Changes in particle size distribution and in the degree of graphitization of coke samples from various locations across the tuyere entrance of a blast furnace were examined. X-ray diffraction and a fixed bed reactor were used to measure carbon structure and reaction rate of the coke. The feed coke size was observed to decrease by more than 50% in the descent to the tuyere in the majority of the tuyere-level locations. About 60 wt.% of the core matter from the “bosh” and “raceway” locations consisted of less than half-size feed coke particles. The percentage of −3 mm and −0.45 mm size fractions observed in the recovered drill core material were less than 10 wt.% and 3 wt.% respectively particularly around the raceway locations. The graphitization degree of half-size coke particles is shown to be a suitable indicator of the temperature profile of tuyere-level regions of a blast furnace. The degree of graphitization of tuyere-level coke samples showed an inverse relationship with amount of potassium adsorbed as well as with the apparent reaction rate. The carbon structure as well as anisotropic texture of coke fines indicated higher ordering of carbon compared to the half-size cokes from the similar locations. The −0.45 mm size fraction of fines displayed a large proportion of graphite crystals. The study has confirmed the contribution of surface graphitization of cokes on the fines generation particularly in the “raceway” and “birds nest” regions. The study has implications for using the bench-scale assessment of coke performance and modeling of coke behavior to provide an understanding as to what is likely to occur in an industrial blast furnace.

Introduction

Coke is one of the most critical and probably the most expensive raw material used for steelmaking via the blast furnace route. Therefore, efficient utilization of coke must be considered as a major priority of iron producers. Consequently, coke replacement by supplementary fuel injection by means of pulverized coal specifically, but also oil, natural gas and some waste synthetic polymer materials, has become a major driver of cost reduction and up to 50% replacement has been successfully achieved. Coke plays multiple roles in a blast furnace by providing reducing gases, carburization source, permeable medium and also burden support. At high injection rates, the coke quality becomes more pertinent as less coke is available to fulfill these roles.

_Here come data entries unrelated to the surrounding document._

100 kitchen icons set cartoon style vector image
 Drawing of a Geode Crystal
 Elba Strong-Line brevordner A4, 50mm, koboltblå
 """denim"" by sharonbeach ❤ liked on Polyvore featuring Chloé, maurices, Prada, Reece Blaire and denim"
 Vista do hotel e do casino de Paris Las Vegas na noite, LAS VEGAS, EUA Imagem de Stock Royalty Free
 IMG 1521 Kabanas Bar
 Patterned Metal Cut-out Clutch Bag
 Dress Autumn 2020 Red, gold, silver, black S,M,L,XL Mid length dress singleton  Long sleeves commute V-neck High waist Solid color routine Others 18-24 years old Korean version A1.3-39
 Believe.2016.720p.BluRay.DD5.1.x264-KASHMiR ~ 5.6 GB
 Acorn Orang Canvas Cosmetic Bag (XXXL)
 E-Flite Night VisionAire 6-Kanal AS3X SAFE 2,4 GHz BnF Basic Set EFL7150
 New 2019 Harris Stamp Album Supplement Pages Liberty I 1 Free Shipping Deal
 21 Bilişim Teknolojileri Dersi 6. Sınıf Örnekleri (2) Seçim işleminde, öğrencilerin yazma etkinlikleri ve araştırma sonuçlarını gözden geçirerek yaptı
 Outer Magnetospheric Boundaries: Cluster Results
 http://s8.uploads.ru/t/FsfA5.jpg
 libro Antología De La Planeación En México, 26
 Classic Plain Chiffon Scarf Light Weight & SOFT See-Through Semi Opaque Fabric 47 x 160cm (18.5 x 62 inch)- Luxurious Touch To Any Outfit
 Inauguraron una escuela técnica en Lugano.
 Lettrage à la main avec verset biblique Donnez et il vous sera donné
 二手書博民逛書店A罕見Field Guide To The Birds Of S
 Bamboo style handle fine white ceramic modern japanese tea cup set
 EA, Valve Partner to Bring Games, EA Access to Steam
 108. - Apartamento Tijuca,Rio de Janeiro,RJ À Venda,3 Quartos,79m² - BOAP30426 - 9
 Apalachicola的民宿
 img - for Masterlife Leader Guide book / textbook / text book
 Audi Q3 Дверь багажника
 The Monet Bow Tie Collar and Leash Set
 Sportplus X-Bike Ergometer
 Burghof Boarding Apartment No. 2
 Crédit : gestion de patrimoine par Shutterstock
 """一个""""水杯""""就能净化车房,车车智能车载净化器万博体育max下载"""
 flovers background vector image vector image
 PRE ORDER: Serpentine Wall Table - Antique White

Ideally, coke is desired to gasify without any degradation during the descent from top to bottom in a working blast furnace. However, coke size decreases during the descent in a blast furnace and generates some fine material and the extent to which this occurs is related to its inherent strength. A high reactivity as measured for coke in the commonly employed Nippon Steel reactivity test, is frequently attributed to a high degree of degradation in a blast furnace [1], [2]. In this widely used bench-scale test, about 200 g of 19 mm −20 mm sized coke particles are reacted with 100% CO₂ at 1100 °C for 2 h. The weight loss of coke after completion of the test provides the so-called Coke Reaction Index (CRI), and the percentage of coke particles retained on +10 mm sieve after tumbling for 600 revolutions in a standard drum configuration provides the measure of strength known as the Coke Strength after Reaction (CSR) value of coke. The CSR test conditions are considered by many as harsher than the actual blast furnace reaction environment [3], [4].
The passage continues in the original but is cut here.